21

I'm writing an application that needs to flush out a large number of updates to the database for an extended period of time, and I've gotten stuck at how to optimize the query. Currently I'm using INSERT INTO ... VALUES (..), (..) ON DUPLICATE KEY UPDATE, which works to batch all of the values into one query, but executes excruciatingly slowly on large tables. I don't ever actually need to insert rows.

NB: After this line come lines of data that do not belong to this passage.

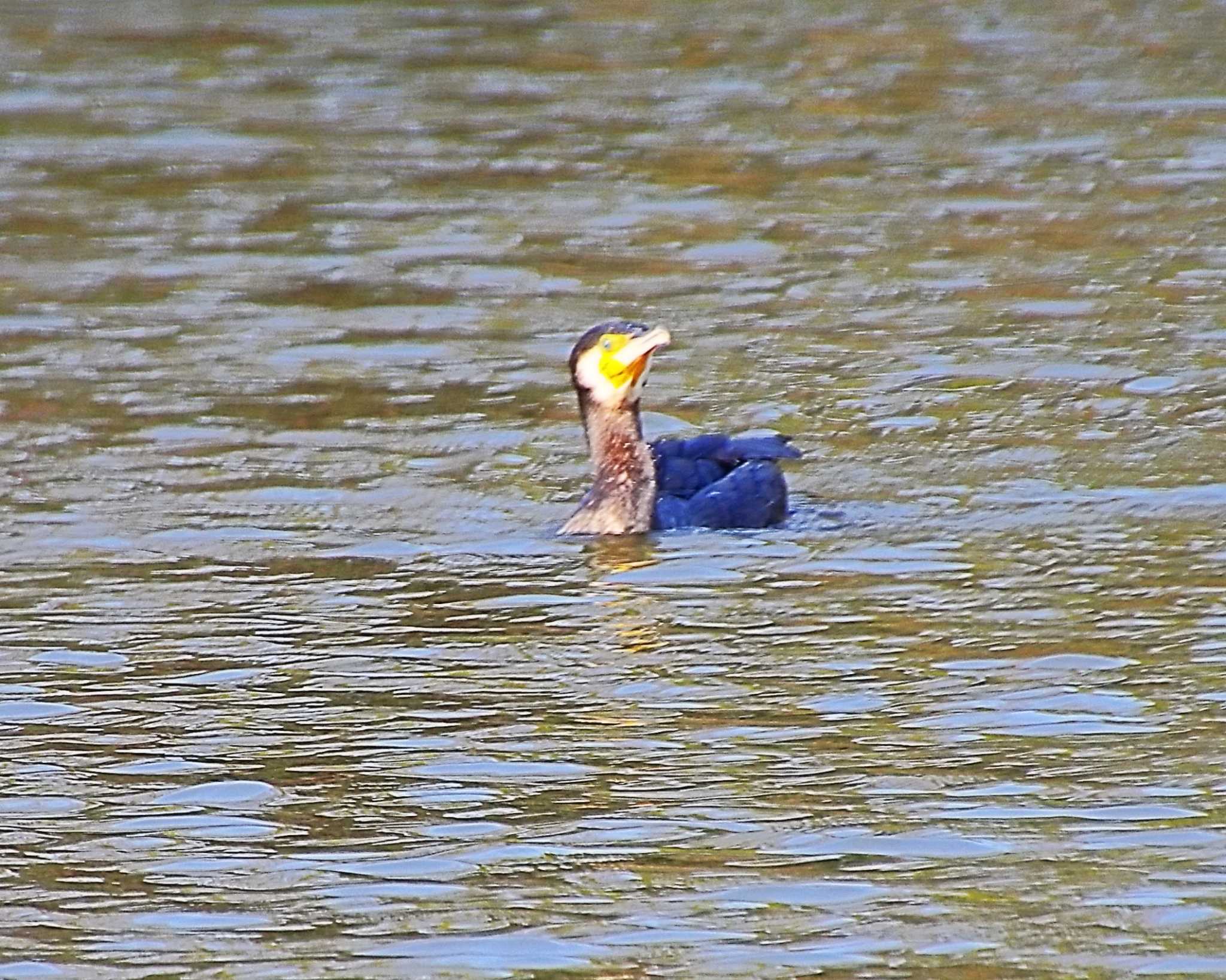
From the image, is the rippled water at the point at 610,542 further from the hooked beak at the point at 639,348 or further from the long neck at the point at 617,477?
the hooked beak at the point at 639,348

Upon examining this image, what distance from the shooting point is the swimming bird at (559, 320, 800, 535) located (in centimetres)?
1177

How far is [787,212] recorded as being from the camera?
1802 centimetres

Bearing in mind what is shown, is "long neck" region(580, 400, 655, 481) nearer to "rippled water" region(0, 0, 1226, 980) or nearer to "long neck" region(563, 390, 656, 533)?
"long neck" region(563, 390, 656, 533)

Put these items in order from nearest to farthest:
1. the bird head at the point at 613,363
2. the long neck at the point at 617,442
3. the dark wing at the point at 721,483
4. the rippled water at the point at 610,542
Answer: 1. the rippled water at the point at 610,542
2. the dark wing at the point at 721,483
3. the long neck at the point at 617,442
4. the bird head at the point at 613,363

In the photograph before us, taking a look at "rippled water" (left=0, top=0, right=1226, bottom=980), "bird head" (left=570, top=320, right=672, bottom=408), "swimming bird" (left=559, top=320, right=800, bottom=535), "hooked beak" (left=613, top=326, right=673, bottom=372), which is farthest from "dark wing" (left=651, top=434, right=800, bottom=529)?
"hooked beak" (left=613, top=326, right=673, bottom=372)

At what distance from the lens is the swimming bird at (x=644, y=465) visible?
1177 cm

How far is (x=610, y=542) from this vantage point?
1166cm

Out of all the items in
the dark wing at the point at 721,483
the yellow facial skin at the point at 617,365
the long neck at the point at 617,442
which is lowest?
the dark wing at the point at 721,483

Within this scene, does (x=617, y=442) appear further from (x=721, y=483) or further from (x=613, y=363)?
(x=721, y=483)

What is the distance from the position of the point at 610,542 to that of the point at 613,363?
2.78ft

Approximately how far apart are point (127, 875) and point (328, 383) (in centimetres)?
695

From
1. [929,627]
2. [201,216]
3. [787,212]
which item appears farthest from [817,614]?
[201,216]

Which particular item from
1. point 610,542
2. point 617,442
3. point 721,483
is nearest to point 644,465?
point 617,442

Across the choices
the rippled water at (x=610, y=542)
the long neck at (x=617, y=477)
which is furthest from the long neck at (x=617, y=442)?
the rippled water at (x=610, y=542)
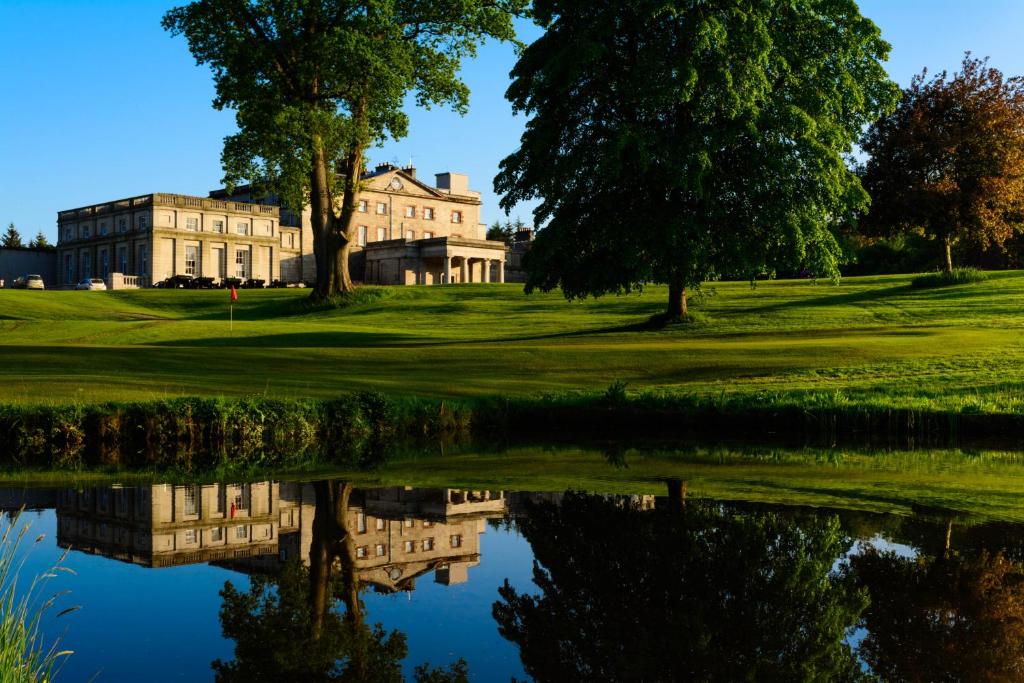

Other approaches I've seen are to update using SET value = CASE WHEN... (which would be hard to generate due to the way I'm building the queries, and I'm not sure about the performance of CASE for hundreds/thousands of keys), and simply multiple concatenated updates. Would either of these be faster than my current method?

It baffles me that, as far as I can tell, there's no idiomatic, efficient way to do this in MySQL. If there really isn't a way that's faster than ON DUPLICATE KEY, would it be worth it to switch to PostgreSQL and use its UPDATE FROM syntax?

Any other suggestions are also greatly appreciated!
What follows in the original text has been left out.